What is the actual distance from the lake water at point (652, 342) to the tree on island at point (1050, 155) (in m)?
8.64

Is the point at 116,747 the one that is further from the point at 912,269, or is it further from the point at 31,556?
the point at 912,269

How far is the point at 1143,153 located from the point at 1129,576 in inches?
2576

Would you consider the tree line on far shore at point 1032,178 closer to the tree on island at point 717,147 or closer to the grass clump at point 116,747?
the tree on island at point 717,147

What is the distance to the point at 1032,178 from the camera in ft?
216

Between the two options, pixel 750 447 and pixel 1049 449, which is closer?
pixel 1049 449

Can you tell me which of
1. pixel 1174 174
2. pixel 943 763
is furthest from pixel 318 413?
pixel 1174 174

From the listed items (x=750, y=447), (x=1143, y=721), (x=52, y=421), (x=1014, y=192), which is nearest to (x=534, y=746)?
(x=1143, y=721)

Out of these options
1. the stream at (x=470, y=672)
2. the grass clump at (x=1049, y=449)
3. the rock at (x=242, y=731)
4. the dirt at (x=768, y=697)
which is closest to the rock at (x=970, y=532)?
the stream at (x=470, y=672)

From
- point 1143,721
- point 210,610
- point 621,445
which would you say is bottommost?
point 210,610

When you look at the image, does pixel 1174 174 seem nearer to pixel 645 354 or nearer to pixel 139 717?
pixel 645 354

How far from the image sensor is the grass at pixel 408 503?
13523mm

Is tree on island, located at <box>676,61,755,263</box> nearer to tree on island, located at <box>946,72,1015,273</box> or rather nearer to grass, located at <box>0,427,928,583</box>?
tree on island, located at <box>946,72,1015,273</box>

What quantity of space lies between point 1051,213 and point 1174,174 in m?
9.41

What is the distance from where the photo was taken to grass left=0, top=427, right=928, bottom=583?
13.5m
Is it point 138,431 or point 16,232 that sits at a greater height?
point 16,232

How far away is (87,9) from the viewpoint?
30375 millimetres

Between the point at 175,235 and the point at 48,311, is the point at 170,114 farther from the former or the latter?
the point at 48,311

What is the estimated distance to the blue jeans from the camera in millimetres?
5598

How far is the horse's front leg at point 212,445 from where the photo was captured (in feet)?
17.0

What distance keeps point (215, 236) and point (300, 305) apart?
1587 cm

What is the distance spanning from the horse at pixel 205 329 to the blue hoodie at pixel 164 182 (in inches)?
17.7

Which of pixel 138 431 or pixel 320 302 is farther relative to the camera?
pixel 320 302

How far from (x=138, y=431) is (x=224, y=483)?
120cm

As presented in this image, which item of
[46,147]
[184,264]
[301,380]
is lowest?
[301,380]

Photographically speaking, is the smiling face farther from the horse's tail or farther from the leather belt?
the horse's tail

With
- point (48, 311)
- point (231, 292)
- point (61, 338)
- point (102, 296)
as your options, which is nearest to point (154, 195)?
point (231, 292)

● **REQUIRED TASK**: Please quote exactly the lines from the one containing "What quantity of" through the last line of the records above, both included, and nothing else.

● **FINAL RESULT**:
What quantity of space lies between point 1051,213 and point 1174,174 in m?
9.41

What is the distance from where the photo was taken to grass left=0, top=427, right=928, bottom=583?
13.5m
Is it point 138,431 or point 16,232 that sits at a greater height?
point 16,232

How far away is (87,9) from the viewpoint?
30375 millimetres

Between the point at 175,235 and the point at 48,311, is the point at 170,114 farther from the former or the latter?
the point at 48,311

What is the estimated distance to the blue jeans from the camera in millimetres?
5598

How far is the horse's front leg at point 212,445 from where the photo was captured (in feet)?
17.0

What distance keeps point (215, 236) and point (300, 305) apart?
1587 cm

What is the distance spanning from the horse at pixel 205 329 to the blue hoodie at pixel 164 182 (in inches)?
17.7

Which of pixel 138 431 or pixel 320 302 is farther relative to the camera?
pixel 320 302

How far from (x=138, y=431) is (x=224, y=483)?
120cm

As presented in this image, which item of
[46,147]
[184,264]
[301,380]
is lowest?
[301,380]

Photographically speaking, is the smiling face farther from the horse's tail or farther from the leather belt?
the horse's tail

With
- point (48, 311)
- point (231, 292)
- point (61, 338)
- point (102, 296)
as your options, which is nearest to point (154, 195)?
point (231, 292)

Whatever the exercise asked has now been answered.